> **Direction 1**:
List each company that the passage on Aviva's share price gives with a stock ticker in square brackets, and include each ticker.

> **Passage shown**:
○ ○ ○ ○ ○ ○ ○
Aviva’s share price is trading at a 52-week low right now, despite recently posting strong interim results. With the UK insurance sector a little unloved at present, this could provide an opportunity for bargain hunters. Not only do Aviva shares have a decent dividend, but the firm’s CEO sees an opportunity in growing NHS waiting lists.

  • Aviva’s share price down 16.5% YTD, in a grim year for UK insurers.
  • Demand for Aviva’s private health services grows 58% as pressure on NHS mounts.
  •  Analysts see 28% upside on Aviva’s share price.

Aviva’s [AV.L] share price hasn’t seen much love in 2023. The stock is trading around 52-week lows, despite posting robust interim results earlier in August.

Year-to-date, Aviva shares are down over 16%, closing Friday at 369.7p. In truth, UK insurers have not been faring well this year. Along with Aviva, Direct Line [DLG.L] and Legal & General [LGEN.L] have all delivered double-digit losses.

The gloomy state of the UK economy is likely dragging on the stock, although the losses seen in the insurance industry are steeper than the FTSE 100’s 1.5% decline. But could insurers like Aviva actually be a bargain?

One opportunity for growth could be record waiting lists for NHS treatment in England.

“Customers are worried that they may not be able to get access to health treatments when they need them; they don’t want to have to wait long periods of time,” said Aviva’s chief executive Amanda Blanc.

In Aviva’s interim results, Blanc said that there had been “very strong” demand for private health insurance, with sales up 58% for the period, as the insurer expanded services to corporate and individual customers.

Blanc’s comments echo those of AXA boss Thomas Buberl who said earlier in August that the problems facing the NHS presented “business opportunities” to grow AXA’s health business.

Aviva’s Health Business Grows 58% in H1

Aviva’s first-half results on 16 August backed up Blanc’s position. Growing pressure on public health services had led to a 58% increase in sales of premiums, to £86m in the first half of the year. Over the past year, Aviva has brought on 170,000 health insurance customers, bringing the total to over 1 million. Operating profits for the insurer’s protection and health sales were up 23%.

Overall Aviva’s group operating profits were up 7% to £715m, driven by a 12% increase in Gross Insurance Performance in the UK, Ireland and Canada. Aviva’s retirement sales rose 17% to £3.2bn in the first half of the year, powered by a growth in its annuity business. Aviva said that it was forecasting a 5% to 7% increase in operating profits this year.

Shareholders were rewarded with an 8% hike in the dividend to 11.1p.

Aviva’s share price jumped nearly 2% on 16 August following the publication of interim results, but it has since slumped.

Is Aviva’s share price a bargain?

Aviva is a huge workplace pension provider, which has helped its expansion into wealth. Last year the insurer picked up Succession Wealth for £385m.

Its biggest pension funds have over £1bn in assets under management (AUM). The Aviva Pen Mixed Investment fund has £1.5bn AUM and delivered a 34.4% return over the past ten years. The Aviva Pension Retirement Distribution has £1.2bn AUM and has returned 34.6% over the past ten years.

But what about the outlook for Aviva’s share price? Analysts have a 475p, 12-month median price target on the stock. Hitting this would see a 28.5% upside on Friday’s close.

Keeping top talent will help Aviva’s cause. Sky News reports that Direct Line is holding talks with senior Aviva executive Adam Winslow, who oversees international operations at the insurer, to fill its vacant CEO seat. Direct Line has been struggling of late, having withdrawn its dividend and issued a profit warning.

Aviva’s share price is trading at its 52-week low, despite the results and forecast profit growth. The stock also carries 8.6% dividend yield. While insurers might be unloved right now, Aviva’s share price could be an opportunity for those on the hunt for a bargain.
○ ○ ○ ○ ○ ○ ○
> **Given information**:
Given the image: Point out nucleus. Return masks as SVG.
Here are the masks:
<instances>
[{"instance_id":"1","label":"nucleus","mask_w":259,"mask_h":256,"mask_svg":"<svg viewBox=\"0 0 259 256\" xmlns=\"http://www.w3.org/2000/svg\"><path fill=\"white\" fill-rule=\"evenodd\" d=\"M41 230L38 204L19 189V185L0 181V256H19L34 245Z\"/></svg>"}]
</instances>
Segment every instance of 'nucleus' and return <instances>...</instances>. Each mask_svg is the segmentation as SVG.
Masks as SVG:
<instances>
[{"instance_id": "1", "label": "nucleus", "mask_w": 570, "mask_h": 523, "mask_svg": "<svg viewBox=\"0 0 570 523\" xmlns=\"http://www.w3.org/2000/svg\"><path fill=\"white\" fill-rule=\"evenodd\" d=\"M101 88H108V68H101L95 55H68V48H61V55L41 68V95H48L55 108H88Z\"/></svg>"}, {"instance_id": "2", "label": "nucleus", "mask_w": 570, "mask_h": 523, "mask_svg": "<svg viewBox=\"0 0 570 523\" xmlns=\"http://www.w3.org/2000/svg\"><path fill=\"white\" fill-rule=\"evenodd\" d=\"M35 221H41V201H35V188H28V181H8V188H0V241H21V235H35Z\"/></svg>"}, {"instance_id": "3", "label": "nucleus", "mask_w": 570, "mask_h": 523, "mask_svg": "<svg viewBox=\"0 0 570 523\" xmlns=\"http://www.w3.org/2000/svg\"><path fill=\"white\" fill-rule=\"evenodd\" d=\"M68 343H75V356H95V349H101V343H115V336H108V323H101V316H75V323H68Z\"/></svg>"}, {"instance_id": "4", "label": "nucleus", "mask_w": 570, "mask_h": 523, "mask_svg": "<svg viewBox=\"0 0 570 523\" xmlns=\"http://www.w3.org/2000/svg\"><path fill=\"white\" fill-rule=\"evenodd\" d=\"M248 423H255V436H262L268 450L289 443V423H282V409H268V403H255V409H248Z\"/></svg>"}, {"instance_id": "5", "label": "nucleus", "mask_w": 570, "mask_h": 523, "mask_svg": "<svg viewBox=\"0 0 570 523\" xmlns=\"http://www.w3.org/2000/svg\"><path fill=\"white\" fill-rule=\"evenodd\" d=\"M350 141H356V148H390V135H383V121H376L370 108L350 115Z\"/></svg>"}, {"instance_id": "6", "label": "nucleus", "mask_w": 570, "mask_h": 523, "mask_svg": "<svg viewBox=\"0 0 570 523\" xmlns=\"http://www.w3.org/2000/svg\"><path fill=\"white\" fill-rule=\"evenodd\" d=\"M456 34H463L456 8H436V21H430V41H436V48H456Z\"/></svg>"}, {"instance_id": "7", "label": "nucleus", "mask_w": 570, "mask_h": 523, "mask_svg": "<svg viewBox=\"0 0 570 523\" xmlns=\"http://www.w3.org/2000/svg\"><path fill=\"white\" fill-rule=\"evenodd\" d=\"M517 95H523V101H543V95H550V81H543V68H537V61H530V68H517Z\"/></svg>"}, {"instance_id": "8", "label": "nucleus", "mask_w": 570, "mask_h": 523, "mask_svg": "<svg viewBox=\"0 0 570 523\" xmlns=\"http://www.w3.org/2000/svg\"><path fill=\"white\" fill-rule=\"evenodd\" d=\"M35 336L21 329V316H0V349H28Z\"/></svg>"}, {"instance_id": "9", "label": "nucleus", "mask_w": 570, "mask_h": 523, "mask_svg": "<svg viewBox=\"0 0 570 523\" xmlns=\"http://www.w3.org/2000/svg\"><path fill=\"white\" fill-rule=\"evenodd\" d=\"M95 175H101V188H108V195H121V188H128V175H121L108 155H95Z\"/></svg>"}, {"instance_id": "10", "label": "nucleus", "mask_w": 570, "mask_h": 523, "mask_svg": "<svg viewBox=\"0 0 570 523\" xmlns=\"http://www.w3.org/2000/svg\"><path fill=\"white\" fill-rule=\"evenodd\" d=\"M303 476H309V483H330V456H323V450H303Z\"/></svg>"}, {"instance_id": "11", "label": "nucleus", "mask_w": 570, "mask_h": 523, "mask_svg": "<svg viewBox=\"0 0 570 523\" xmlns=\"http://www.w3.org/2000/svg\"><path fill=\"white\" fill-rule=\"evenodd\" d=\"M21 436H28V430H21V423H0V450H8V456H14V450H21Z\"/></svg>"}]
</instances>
○ ○ ○ ○ ○ ○ ○
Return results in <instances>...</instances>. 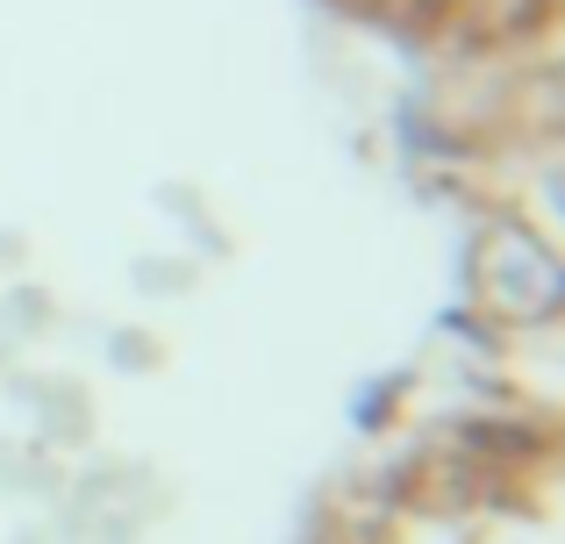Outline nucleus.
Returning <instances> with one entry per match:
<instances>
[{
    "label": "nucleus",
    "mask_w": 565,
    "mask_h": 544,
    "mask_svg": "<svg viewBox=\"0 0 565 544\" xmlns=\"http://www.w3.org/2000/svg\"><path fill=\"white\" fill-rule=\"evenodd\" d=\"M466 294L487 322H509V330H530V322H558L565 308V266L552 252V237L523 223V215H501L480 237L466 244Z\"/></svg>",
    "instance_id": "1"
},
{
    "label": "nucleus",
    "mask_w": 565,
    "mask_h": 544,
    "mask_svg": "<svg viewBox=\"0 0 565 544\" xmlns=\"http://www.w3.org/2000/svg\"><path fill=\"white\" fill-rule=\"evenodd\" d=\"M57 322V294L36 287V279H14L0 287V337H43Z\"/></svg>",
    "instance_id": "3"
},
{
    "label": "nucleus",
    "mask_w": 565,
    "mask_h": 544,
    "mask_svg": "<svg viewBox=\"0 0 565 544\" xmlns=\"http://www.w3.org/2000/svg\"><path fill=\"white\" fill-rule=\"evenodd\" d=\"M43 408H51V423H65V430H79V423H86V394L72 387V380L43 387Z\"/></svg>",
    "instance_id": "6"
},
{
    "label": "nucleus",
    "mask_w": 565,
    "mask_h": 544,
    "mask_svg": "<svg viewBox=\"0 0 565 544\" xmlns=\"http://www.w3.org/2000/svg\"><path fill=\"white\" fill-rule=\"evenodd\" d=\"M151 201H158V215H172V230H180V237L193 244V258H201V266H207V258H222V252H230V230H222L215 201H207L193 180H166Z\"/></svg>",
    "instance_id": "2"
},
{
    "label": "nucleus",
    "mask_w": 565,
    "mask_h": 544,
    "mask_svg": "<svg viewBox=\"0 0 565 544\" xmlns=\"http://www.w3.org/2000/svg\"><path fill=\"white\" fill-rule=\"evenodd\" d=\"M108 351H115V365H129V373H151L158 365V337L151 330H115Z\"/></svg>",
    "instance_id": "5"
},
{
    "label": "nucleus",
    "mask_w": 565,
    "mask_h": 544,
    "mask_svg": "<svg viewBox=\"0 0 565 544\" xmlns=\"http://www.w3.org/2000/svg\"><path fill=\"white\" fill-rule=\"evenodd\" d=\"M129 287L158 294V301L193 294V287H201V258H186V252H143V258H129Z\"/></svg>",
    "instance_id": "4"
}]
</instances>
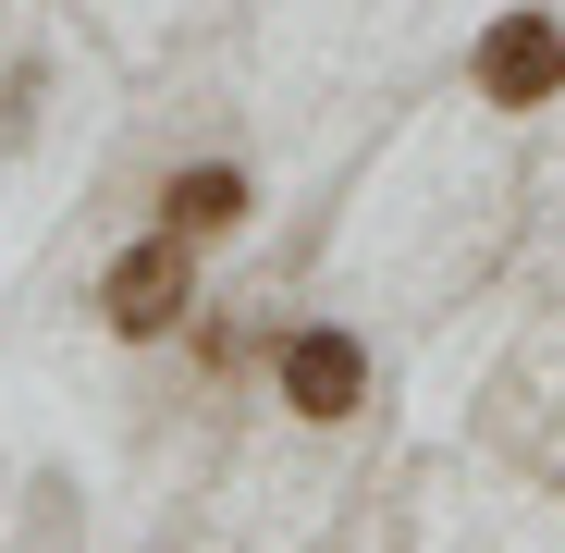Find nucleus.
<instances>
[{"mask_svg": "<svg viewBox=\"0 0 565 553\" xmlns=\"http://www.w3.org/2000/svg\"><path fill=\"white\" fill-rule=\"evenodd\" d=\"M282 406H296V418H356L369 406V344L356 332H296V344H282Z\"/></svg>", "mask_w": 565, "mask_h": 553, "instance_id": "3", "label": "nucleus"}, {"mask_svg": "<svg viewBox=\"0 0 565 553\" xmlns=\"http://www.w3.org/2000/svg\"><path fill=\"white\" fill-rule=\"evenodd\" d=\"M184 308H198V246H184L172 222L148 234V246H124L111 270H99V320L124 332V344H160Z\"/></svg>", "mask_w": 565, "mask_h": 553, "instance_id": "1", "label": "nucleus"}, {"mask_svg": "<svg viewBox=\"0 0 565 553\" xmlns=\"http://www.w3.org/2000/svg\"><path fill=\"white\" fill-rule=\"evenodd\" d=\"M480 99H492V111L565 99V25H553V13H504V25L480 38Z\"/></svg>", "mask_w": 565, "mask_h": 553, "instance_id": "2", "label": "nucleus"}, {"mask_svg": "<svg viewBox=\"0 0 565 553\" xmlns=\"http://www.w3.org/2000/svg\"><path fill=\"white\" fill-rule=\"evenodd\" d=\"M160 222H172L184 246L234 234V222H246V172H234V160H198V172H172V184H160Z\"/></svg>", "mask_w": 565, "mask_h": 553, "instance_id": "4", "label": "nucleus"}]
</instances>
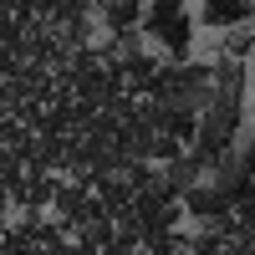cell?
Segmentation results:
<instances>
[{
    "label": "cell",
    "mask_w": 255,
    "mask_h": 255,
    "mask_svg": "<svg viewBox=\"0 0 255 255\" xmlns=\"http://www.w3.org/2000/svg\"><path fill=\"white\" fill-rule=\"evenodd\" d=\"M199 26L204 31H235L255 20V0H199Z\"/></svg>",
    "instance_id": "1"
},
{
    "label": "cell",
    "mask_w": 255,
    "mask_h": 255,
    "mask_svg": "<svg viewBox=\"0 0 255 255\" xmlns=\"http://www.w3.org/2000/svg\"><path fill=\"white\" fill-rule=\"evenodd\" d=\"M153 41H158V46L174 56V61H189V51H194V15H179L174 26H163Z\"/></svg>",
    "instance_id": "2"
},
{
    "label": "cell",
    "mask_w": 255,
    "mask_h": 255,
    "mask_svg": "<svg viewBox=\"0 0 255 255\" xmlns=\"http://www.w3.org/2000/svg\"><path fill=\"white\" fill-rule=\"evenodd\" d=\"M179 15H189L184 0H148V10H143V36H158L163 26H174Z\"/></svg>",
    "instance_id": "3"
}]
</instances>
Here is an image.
○ ○ ○ ○ ○ ○ ○
> **Direction 2**:
Report how many lines of the entries contain the word "image", with case counting. Give only the number.

> **Result 1**:
Aviva [AV.L], Direct Line [DLG.L], Legal & General [LGEN.L]

> **Result 2**:
2